Apple CEO Tim Cook, pictured in March 2012, and Samsung chief Choi Gee-Sung ended two days of court-directed peace talks with no sign of a truce in the legal battle headed for court in Silicon Valley

Two days of court-directed peace talks between the chiefs of iPhone-maker Apple and smartphone giant Samsung ended with no sign of a truce in the legal battle headed for court in Silicon Valley. Apple boss Tim Cook and Samsung chief Choi Gee-Sung met in San Francisco for nine hours on Monday and again for seven hours on Tuesday after a judge asked the bosses to personally try to resolve the case and avoid trial. Terse paperwork in the San Francisco federal courthouse on Wednesday confirmed that Cook and Choi met in sessions mediated by Magistrate Judge Joseph Spero but showed no sign of accord. A report in the Korea Times cited a Samsung official as saying that no settlement deal was struck. District court Judge Lucy Koh is presiding over two closely watched patent lawsuits pitting the companies against one another and wanted them to resolve their differences before trials, the first of which is slated to begin in July.

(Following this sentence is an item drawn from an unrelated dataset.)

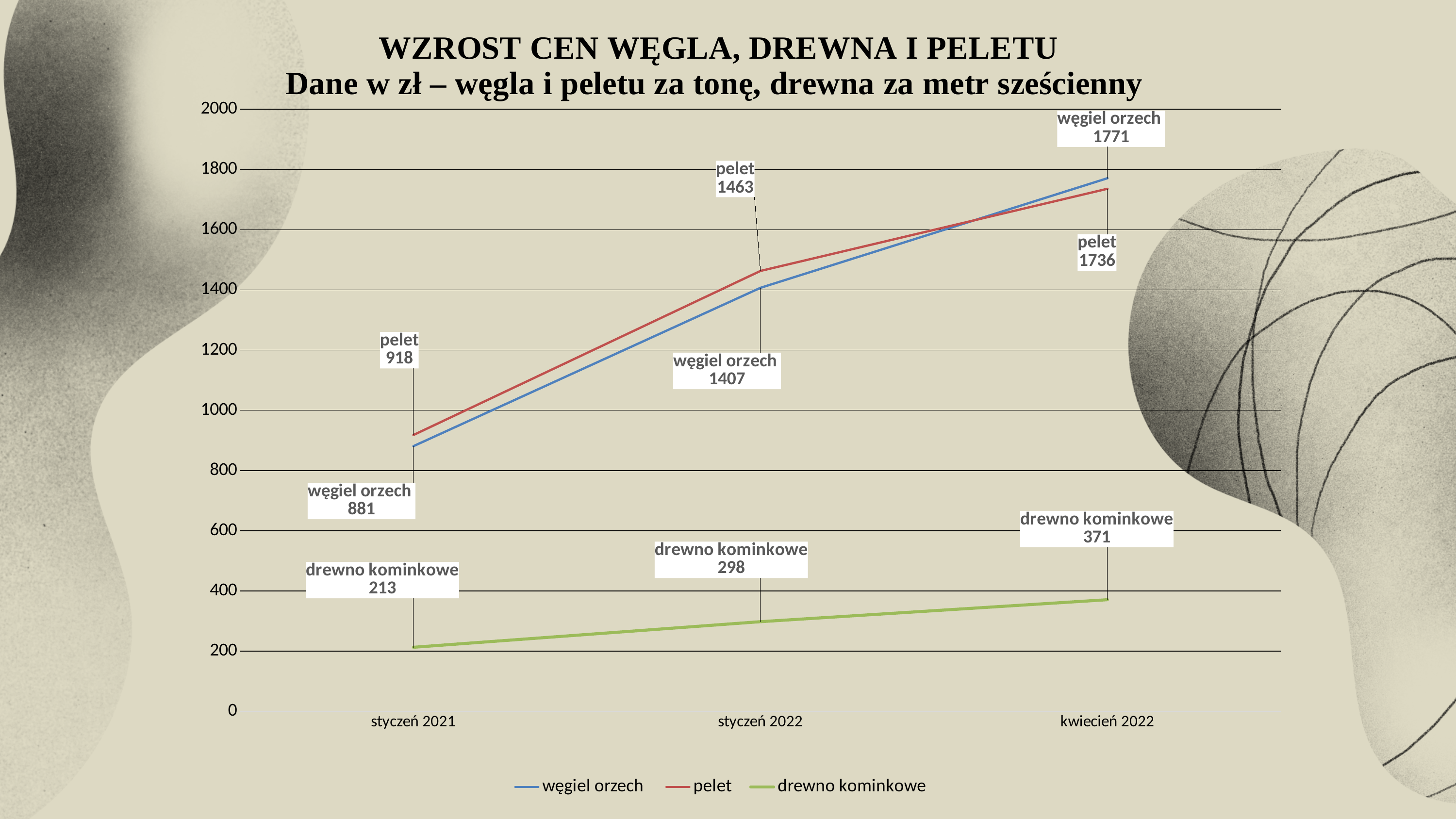
What is the value for pelet in kwiecień 2022? 1736 What kind of chart is shown on the slide? line chart How many series does the legend list? 3 What is the value for drewno kominkowe in kwiecień 2022? 371 In which period is the value for drewno kominkowe lowest? styczeń 2021 What is the value for węgiel orzech in styczeń 2021? 881 What is the difference between the węgiel orzech values in kwiecień 2022 and styczeń 2021? 890 Does the value for pelet rise or fall from styczeń 2021 to kwiecień 2022? rise Which is larger in styczeń 2022: the value for pelet or the value for węgiel orzech? pelet How many periods are shown on the x axis? 3 In which period is the value for węgiel orzech highest? kwiecień 2022 What is the value for pelet in styczeń 2022? 1463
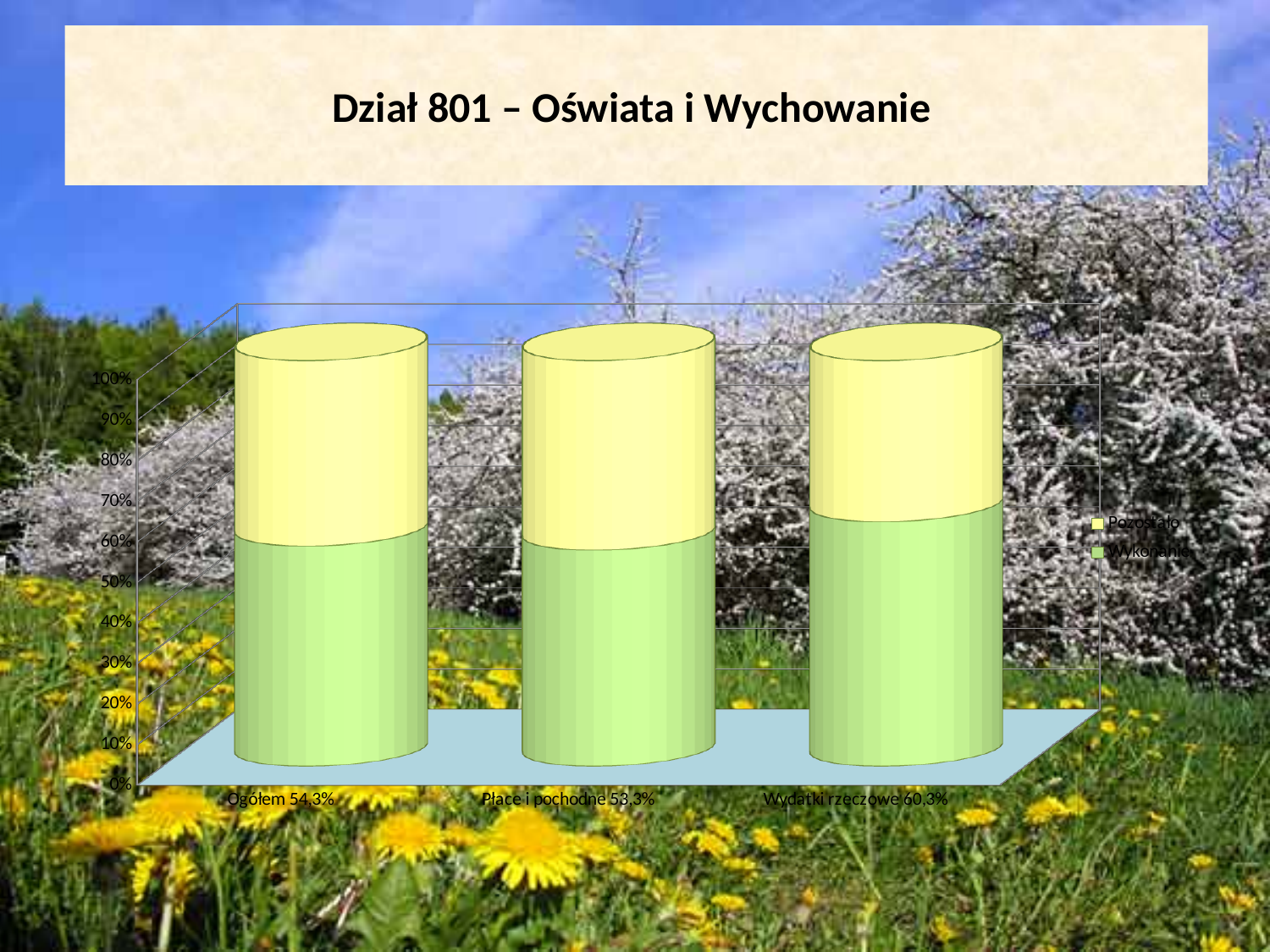
What are the two series named in the legend? Pozostało and Wykonanie What percentage is printed in the category label for Płace i pochodne? 53,3% How many series does the legend list? 2 What kind of chart is shown on the slide? bar chart What is the title of the slide? Dział 801 – Oświata i Wychowanie What percentage is printed in the category label for Wydatki rzeczowe? 60,3% Which category has the lowest percentage printed in its label? Płace i pochodne Is the Wykonanie portion of the Wydatki rzeczowe bar greater or less than 50%? greater What percentage is printed in the category label for Ogółem? 54,3% Which category has the highest percentage printed in its label? Wydatki rzeczowe Which is larger, the percentage for Wydatki rzeczowe or for Płace i pochodne? Wydatki rzeczowe How many categories are shown on the x axis? 3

Apple and Samsung, a leading maker of smartphones and tablets using Google-backed Android mobile software, are fighting patent battles in more than half a dozen countries. Each company accuses the other of infringing on patented technology in smartphones or tablets. Samsung is a leading maker of Android devices, but it also supplies California-based maker of iPads, iPhones, and iPods parts for its coveted gadgets.